The actions and behavior of hypersocial species like humans are greatly influenced by the actions and actions of the people around them. This has been proven throughout the COVID-19 pandemic. Because protective measures such as masks and social distancing were influenced by where people were and who was around them, their behavior varied widely, which in turn affected the spread of the disease and infection rates.
Now, researchers from the University of Pennsylvania’s College of Arts and Sciences and Queen’s University in Canada are investigating how social dynamics, specifically non-pharmaceutical interventions (NPIs) such as masking and masking, affect disease transmission. A theoretical model was created. Social distancing is influenced by social norms.
This study Proceedings of the National Academy of Sciencesthat social conformity creates a kind of “stickiness” in which individuals are reluctant to change their NPI usage if it differs from what others are doing. is shown.
“In general, when an infectious disease is prevalent, rational actors are reluctant to take risks and seek to avoid getting sick, so it is natural to think that they will change their behavior based on these concerns. ” said associate professor Erol Akchai. He majored in biology at the University of Pennsylvania. “However, we found that population, and therefore disease transmission rates, are equally, if not more, influenced by social norms.”
The researchers aimed to better understand how prioritization of risk and social norms influence the adoption of NPIs during a pandemic.
To achieve this, they developed a model that takes into account the risk of infection, the cost of NPIs, and the societal costs of deviations from NPI usage standards. This model describes the dynamics of a threshold number of individuals required to support behavioral change, creating a “tipping point” in the adoption of NPI behaviors, where small changes in disease prevalence It can cause significant changes in behavior.
“Our model shows that small changes in certain factors, such as NPI effectiveness, infection rates, and intervention costs, can lead to large changes in disease prevalence and attack rates.” Akchai says.
This is partly because people are adaptable and therefore slow to adopt new behaviors such as mask-wearing, and as infections reach very high levels and the population tilts, risk perceptions become less adaptive. Until you surpass it, he explains. Conformism also works in reverse. New behaviors persist with people longer than if they cared only about their own risks and costs. This creates a distinct wave in infection and her NPI behavior.
Changes in variables such as the cost and effectiveness of NPI actions can lead to more or less waves of change, leading to higher or lower numbers of infections at the end of an epidemic. The researchers found that attack rates did not increase as smoothly as expected. Rather, it looks like a “saw” when graphed. These results highlight the complex relationship between social norms and the spread of disease.
“We saw a cycle of increases and decreases, and we noticed this trend with other parameters as well, even transmission speed,” says lead author Bryce Morsky. He began working on this project as a postdoctoral fellow in Akchai’s lab and is currently an assistant. He is a professor at Florida State University.
The team, which also includes Felicia Magpantai and Troy Day from Queen’s University in Canada, ran epidemiological simulations without NPIs early in the outbreak and found that attack rates were as high as expected and that the final explains that individuals have begun using NPI. Due to concerns about the risk of infection.
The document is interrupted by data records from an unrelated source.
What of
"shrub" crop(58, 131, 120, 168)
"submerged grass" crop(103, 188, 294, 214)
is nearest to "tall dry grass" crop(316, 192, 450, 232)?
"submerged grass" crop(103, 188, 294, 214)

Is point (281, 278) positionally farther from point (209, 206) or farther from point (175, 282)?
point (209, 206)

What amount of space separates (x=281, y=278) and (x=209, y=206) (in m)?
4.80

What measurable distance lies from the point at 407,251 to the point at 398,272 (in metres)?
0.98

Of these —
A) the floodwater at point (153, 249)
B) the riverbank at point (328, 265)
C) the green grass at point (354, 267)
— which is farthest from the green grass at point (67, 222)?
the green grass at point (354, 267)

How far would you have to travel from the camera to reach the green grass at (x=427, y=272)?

However, the use of NPI begins much later, when the cost parameter of deviating from social norms is set high. “Because if no one is wearing a mask, you don’t want to be the first one,” Akchai said.
“Increasing this parameter therefore causes a delay in masking, making the first wave of the epidemic much higher than it would have been if individuals had reacted according to their own risk levels. We ran a simulation in which when the number of cases started to decline, there was a reluctance to stop masking because no one wanted to stop masking in the first place, which we called stickiness. .”
Morsky explains that the model was initially motivated by the results of previous research examining the social norms and effects associated with reciprocal behavior, suggesting that same-sex behavior undergoes boom-bust cycles in supportive communities. may cause. Here, even in the absence of external factors such as seasonal variations in infection rates, conformist behavior makes epidemic waves inherently more distinct than they would otherwise be.
Akchai said information about these trends and social dynamics could be useful to policymakers as they consider decisions about responding to human behavior. The researchers then hope to investigate how the interactions of different populations and socio-economic backgrounds influence the social behavior of disease interventions.
Erol Akchai is an associate professor in the Department of Biology in the College of Arts and Sciences at the University of Pennsylvania.
Bryce Morsky is a postdoctoral fellow at the University of Pennsylvania and currently an assistant professor at Florida State University.
This research was supported by the One Society Network, which received funding from the Natural Sciences and Engineering Research Council of Canada and the U.S.-Israel Binational Science Foundation.